→ Task objective:
Scan the lines below for the string "located" and copy every one that has it.

### Supplied information

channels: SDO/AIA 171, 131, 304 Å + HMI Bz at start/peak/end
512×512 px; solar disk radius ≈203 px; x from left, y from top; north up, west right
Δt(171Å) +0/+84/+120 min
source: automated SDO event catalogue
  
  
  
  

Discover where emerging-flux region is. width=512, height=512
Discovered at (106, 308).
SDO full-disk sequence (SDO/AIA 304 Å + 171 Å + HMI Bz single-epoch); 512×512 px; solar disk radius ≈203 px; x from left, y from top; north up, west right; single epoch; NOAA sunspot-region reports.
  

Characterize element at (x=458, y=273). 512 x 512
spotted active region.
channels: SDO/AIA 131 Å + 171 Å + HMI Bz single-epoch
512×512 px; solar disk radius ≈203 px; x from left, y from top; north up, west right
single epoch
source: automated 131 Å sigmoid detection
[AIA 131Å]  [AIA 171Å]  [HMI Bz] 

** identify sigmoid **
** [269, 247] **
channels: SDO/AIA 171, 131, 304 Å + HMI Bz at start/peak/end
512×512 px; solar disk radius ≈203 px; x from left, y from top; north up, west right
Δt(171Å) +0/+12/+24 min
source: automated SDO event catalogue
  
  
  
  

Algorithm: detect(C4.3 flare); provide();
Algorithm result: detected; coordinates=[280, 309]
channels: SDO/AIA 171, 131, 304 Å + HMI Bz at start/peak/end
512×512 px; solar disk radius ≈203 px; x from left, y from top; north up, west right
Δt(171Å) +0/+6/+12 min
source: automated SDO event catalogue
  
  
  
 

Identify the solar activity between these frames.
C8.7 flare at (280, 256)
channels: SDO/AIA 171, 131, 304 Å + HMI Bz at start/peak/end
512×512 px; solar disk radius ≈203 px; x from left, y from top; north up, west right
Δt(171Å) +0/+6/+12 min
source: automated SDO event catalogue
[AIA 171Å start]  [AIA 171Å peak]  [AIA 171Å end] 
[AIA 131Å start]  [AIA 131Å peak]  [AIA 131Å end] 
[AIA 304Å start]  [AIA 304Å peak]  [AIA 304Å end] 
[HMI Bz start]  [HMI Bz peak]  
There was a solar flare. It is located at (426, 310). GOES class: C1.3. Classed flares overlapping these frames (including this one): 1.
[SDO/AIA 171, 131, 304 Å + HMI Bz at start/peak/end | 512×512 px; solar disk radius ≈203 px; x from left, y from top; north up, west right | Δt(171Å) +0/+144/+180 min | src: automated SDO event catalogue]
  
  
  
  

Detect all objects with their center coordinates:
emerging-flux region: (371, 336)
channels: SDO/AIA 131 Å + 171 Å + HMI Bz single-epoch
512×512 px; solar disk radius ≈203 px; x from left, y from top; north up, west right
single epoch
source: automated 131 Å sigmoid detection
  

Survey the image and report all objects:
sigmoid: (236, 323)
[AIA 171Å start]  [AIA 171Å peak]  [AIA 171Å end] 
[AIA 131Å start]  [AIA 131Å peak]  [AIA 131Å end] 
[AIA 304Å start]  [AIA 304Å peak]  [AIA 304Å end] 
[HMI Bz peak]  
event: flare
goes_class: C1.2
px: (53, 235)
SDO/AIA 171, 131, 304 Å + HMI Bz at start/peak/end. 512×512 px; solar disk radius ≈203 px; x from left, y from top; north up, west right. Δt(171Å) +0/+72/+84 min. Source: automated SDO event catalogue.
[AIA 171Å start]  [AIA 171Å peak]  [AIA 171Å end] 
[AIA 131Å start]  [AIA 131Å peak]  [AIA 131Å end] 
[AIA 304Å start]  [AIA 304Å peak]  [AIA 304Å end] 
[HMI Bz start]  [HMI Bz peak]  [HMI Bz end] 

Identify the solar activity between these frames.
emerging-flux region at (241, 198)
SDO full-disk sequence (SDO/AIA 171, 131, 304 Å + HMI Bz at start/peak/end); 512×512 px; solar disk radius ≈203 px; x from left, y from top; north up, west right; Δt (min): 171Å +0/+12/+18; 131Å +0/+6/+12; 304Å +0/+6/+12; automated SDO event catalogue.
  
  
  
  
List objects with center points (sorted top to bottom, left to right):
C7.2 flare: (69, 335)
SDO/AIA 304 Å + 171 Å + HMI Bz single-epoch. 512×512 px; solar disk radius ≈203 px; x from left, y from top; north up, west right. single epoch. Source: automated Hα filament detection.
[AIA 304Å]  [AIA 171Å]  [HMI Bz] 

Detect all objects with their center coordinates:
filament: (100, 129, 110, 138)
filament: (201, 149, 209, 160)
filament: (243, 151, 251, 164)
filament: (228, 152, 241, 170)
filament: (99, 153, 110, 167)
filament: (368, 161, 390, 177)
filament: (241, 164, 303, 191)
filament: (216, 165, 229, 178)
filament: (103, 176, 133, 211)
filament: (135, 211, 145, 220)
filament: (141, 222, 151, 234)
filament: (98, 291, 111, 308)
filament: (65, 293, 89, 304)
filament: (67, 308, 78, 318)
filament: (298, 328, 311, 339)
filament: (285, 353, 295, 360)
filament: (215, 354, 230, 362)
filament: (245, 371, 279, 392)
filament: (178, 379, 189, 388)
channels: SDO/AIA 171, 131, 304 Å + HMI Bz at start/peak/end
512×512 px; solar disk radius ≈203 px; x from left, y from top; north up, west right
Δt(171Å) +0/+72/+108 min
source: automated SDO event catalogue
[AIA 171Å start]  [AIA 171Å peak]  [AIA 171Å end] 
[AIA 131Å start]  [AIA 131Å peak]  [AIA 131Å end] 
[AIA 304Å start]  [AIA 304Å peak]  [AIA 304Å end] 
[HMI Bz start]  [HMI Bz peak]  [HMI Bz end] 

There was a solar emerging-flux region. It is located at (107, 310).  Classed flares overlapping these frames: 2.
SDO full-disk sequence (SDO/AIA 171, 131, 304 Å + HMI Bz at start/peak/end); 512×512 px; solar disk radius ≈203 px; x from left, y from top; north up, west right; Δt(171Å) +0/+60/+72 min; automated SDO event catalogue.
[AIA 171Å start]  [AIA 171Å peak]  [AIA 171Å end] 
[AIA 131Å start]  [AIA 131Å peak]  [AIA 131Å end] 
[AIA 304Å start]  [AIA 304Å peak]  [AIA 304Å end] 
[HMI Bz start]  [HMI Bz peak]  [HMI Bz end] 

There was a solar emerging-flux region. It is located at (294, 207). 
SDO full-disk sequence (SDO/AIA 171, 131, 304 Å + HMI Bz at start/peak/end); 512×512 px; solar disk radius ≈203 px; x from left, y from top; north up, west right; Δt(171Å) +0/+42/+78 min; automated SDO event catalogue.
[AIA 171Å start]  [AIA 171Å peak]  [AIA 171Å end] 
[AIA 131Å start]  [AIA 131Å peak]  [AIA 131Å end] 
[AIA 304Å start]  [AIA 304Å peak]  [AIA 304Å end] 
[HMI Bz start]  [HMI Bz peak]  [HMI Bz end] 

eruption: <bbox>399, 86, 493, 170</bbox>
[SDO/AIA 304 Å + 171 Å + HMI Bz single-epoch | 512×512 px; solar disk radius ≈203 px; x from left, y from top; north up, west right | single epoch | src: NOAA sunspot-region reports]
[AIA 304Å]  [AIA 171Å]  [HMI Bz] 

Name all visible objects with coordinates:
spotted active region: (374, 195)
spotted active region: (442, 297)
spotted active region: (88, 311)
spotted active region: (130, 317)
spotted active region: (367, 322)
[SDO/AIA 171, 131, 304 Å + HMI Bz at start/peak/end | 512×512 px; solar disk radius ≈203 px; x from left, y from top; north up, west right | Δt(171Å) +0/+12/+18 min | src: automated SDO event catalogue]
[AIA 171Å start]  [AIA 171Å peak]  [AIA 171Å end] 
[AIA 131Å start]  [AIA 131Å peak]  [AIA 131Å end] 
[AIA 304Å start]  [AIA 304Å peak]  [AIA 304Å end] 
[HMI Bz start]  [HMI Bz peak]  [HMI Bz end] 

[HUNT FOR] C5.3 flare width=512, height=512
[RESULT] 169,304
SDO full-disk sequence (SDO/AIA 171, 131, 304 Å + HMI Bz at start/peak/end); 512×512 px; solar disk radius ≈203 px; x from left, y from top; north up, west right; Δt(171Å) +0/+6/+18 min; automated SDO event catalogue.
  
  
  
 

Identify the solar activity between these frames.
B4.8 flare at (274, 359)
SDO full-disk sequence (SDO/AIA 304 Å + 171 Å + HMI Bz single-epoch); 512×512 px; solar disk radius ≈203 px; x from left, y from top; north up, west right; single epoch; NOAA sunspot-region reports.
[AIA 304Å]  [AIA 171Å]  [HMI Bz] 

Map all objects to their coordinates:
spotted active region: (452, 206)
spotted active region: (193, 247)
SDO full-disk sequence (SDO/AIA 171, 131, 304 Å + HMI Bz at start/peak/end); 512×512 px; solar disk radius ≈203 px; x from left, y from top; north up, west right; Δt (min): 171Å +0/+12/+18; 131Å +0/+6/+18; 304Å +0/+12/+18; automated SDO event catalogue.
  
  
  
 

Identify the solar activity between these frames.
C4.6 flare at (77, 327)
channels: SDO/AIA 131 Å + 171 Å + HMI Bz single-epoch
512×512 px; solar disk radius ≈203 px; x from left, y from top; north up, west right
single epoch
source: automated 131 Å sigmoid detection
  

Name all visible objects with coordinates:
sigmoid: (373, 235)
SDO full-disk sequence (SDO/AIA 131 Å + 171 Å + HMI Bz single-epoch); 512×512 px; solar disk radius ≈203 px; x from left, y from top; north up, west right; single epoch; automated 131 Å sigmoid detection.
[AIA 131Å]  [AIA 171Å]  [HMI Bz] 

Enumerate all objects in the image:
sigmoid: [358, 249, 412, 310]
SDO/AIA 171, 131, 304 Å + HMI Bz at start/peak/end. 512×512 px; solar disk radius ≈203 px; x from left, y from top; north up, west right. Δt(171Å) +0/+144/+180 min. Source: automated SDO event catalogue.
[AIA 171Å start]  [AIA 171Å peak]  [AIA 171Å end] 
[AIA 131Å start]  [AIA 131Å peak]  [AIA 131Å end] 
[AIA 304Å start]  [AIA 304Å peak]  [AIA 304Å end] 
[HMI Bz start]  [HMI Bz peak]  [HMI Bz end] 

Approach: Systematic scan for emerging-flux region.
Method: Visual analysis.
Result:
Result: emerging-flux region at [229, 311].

######

→ Output:
There was a solar flare. It is located at (426, 310). GOES class: C1.3. Classed flares overlapping these frames (including this one): 1.
There was a solar emerging-flux region. It is located at (107, 310).  Classed flares overlapping these frames: 2.
There was a solar emerging-flux region. It is located at (294, 207). 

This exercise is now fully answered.